Eustache's 210 minutes long masterpiece moves its wheels through the ambiguous and ambivalent life roads of  three youths in Paris during 1972. Film is based on real life incidents of director; his broke up with actress Françoise Lebrun, his life with Catherine Garnier and his love for Marinka Matuszewski.  As Eustache described the project, "I wrote this script because I loved a woman who left me. I wanted her to act in a film I had written. I never had the occasion, during the years that we spent together, to have her act in my films, because at that time I didn't make fiction films and it didn't even occur to me that she could act. I wrote this film for her and for Leaud; if they had refused to play in it, I wouldn't have written it."
Alexandre (Jean-Pierre Léaud), a foppish French intellect is living with his lover Marie (Bernadette Lafont), who is in her 30's. Film starts with Alexandre waiting for his ex-lover Gillbert in a street and trying to convince her about his love and persuade her to marry him.While rambling he sees a young nurse, Veronka (Françoise Lebrun) in Deux Magots cafe and stating a relation with her. Through unimportant places and dialogues Eustache is expanding the collisions among the three humans.
Events in the movie are happening in  Post-May68 Paris. The life of all Parisians became peaceful and they forgot the failed revolution of 68 by joining hands with mediocrity. 60's were a period of great turbulence all over the Europe and West. A counterculture developed in America against American conspiracy and their economical support to Vietnam War. "So in some respects it might be argued that France's version of the counterculture and what it eventually produced was a few steps behind what was happening in North America--and maybe even more than a few steps when it comes to women's rights." (Jonathan Rosenbaum). Veronika is so sassy and her freedom of being herself gives her courage to do sex in open space. Even though we cant place this movie a feminist one. Film reaches is height with Veronika's lamenting monologue that there s no whore, when we consider freedom and the plaque of society over her- "a whore". What separates a mother from a whore is simply freedom.
Eushache says that the character Alexandre is "destroying [the three lead characters], but he is looking for it all along. After his voyage into madness and depression, he ends up alone. That's when I stop the film."

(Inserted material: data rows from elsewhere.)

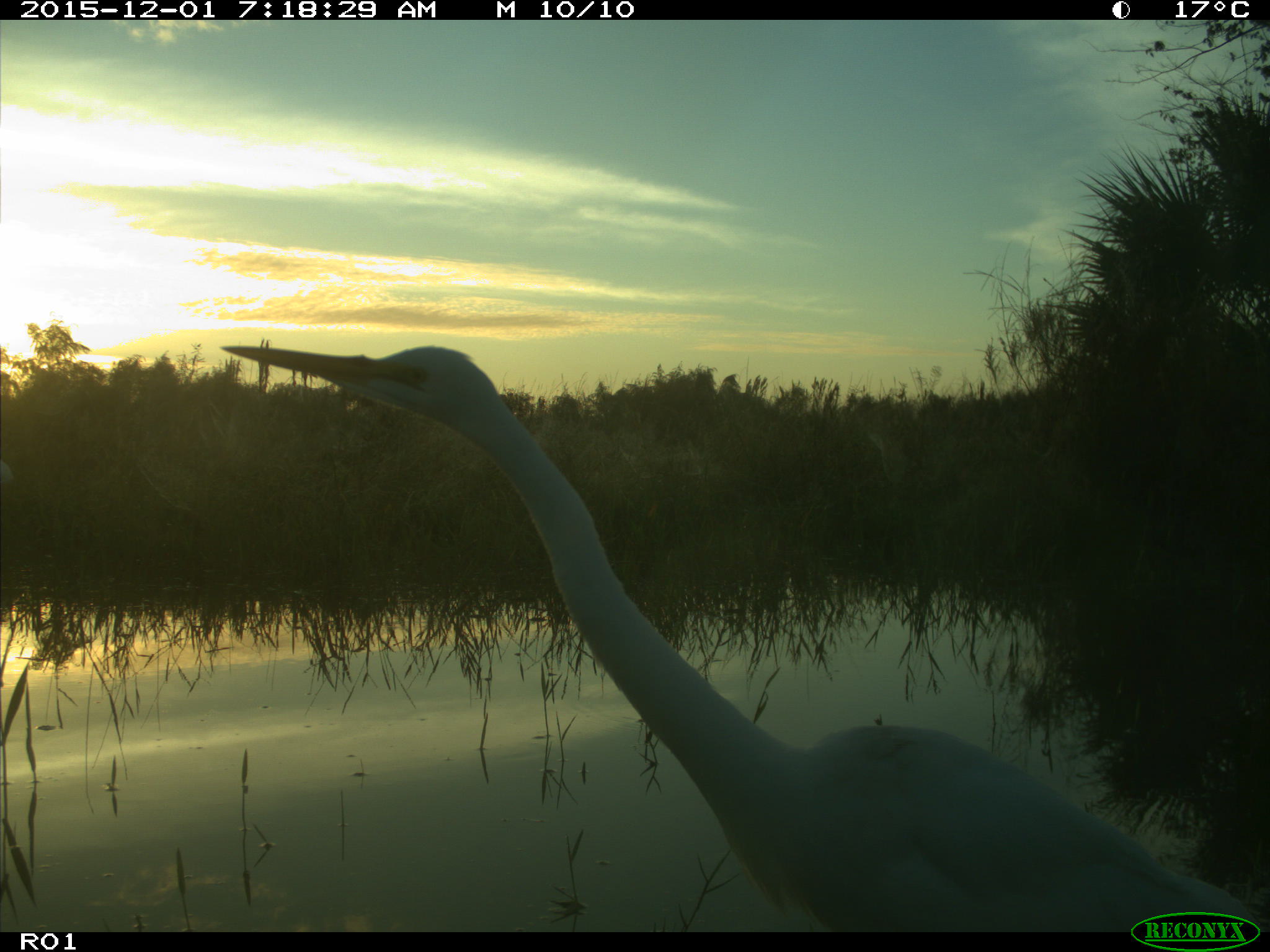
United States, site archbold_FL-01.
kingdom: Animalia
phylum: Chordata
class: Aves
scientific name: Aves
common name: birds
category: unidentified bird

We can see traces of Freudian Psychosexual developmental stages in the relationships. Alexandre dont want his lover Marie (we can personify her to the word mother) to love/admire any other fellow as his Phallic stage is clearly revealed here. Marie is the "mother" here since he is financially backed by her and she is not so ardently bothered by his affairs with other women unlike him. His activities are pretty rookie in front of Marie and not stained by reality principle. But he cant deter Veronika with his circumlocutious words and sometimes he seemed to be upset when she denoting her freedom of choice between men and her promiscuity. His dialougues with Veronika gives us an idea of his Genital stage where he is forced to consider the reality.
The movie created scandals among viewers due to its high profanity and sex talks.It won the Grand Prix of the Jury and the FIPRESCI prize at the 1973 Cannes Film Festival.
"My subject is the way in which important actions situate themselves in a continuum of innocuous ones". Jean Eustache committed suicide in 1981.